Wilfred, whose parents originally emigrated from China, knew the fishing industry, and the marlin hanging in the restaurant was his trophy. But it was inevitable that the family would look to expand their offerings: “My grandmother actually hated fish,” said Daniel Young, 26, who now runs the daily operations.
The Youngs gradually began supplementing the fish with Chinese foods they knew, starting with crack seed — fruits preserved in sugar, salt or syrup. (“Seed” comes from the pit often left in the fruits; “crack” from the habit of cracking that pit to enhance the flavor.) A family friend suggested they add Hawaiian dishes, so Wilfred and Charlotte learned how to steam the laulaus and roast the pork, island-style. By the early 1980s, fish had mostly fallen off the menu.
Today, Young’s Fish Market still makes a little poke, but most of their business is in laulau and kalua plate lunches, which like plate lunches across the islands come with rice or poi (pounded taro root mixed with water to create a starchy paste) as well as lomilomi salmon or macaroni salad. Young’s also offers a slab of steamed purple sweet potato and a helping of pipikaula — sweet dried beef that I tasted for the first time at their restaurant and found instantly addictive.
The restaurant sticks to traditional preparations, using mostly the same recipes Daniel’s grandparents learned. “There is pressure to keep up the legacy and standards set before you,” he said. “We’ve all kind of put our own touch on it.”
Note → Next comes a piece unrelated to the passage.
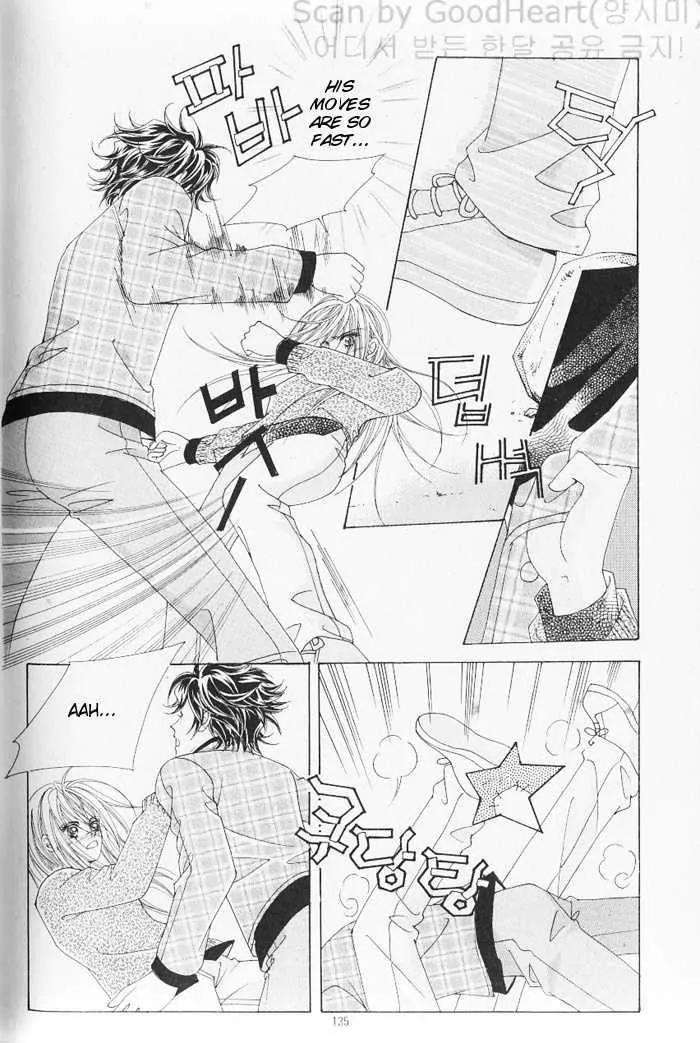 Idol Shopping Chapter 6 page 12 - Chapter 6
And for Hawaiian expats, and others (like me) who crave Young’s specialties in the mainland, in the last several years there has been one other happy business development: They will FedEx their specialties.
Haili’s Hawaiian Foods
This family restaurant grew out of a typical family necessity: “My mother needed a business where she could take care of business and take care of her children at the same time,” said Lorraine Haili-Alo, who now runs Haili’s Hawaiian Foods with her sister and nephew.
When Rachel Ching Haili opened Haili’s as a stall at the Ward Center Farmers Market in the late 1940s, the business was a fish market, selling fresh fish and some takeout foods like laulaus and kalua pork that were sold by the pound. Rachel had learned to make the Hawaiian dishes from her husband’s family; she also sold some of the Chinese foods she had grown up making, like chicken long rice (chicken soup with rice noodles).
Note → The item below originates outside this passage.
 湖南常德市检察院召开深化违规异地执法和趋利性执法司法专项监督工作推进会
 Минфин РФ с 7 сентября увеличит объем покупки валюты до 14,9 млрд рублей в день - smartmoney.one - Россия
As her family grew to include six daughters, Rachel got everyone involved in the business. “Everything we sell, our mother taught us how,” Lorraine remembered. “I learned how to mix poi when I was 5 years old. After school, we would prep and clean taro leaves. We all had a job.”
When the girls got older, their dad, Peter Davis Haili, taught Lorraine and her sisters how to buy at the fish auction, where the men gave them a hard time for being the only girls. “Bidding on fish, we built up confidence.”
Haili’s remained a fish market until 2008, when development began to reshape the farmers market area. Haili’s Hawaiian Foods then moved to the Kapahulu neighborhood next to Waikiki and became a sit-down restaurant featuring the dishes the sisters learned from their parents.
“We want to stick to what Hawaiian food is really about,” said Lorraine. Their kalua pork is still roasted in an imu (oven pit), and Lorraine and sister Rachel Haili still follow the recipes their mother taught them, including their sublime version of chicken long rice. Lorraine’s favorite dish is squid luau — squid cooked with taro leaves (luau) in coconut milk.
Another rich and creamy dish that’s a must-try: the haupia (custard). In addition to the traditional coconut, the restaurant makes a mango haupia that is light and transcendent.
Despite moving next to pricier Waikiki, Lorraine said the Hailis have made it a priority to keep the restaurant family-friendly. “We keep the food prices so a family of four can come in,” she said. “We grew up in a large family, so we know what it’s like.”
“For Hawaiians, Hawaiian food is not a delicacy. It’s a necessity.”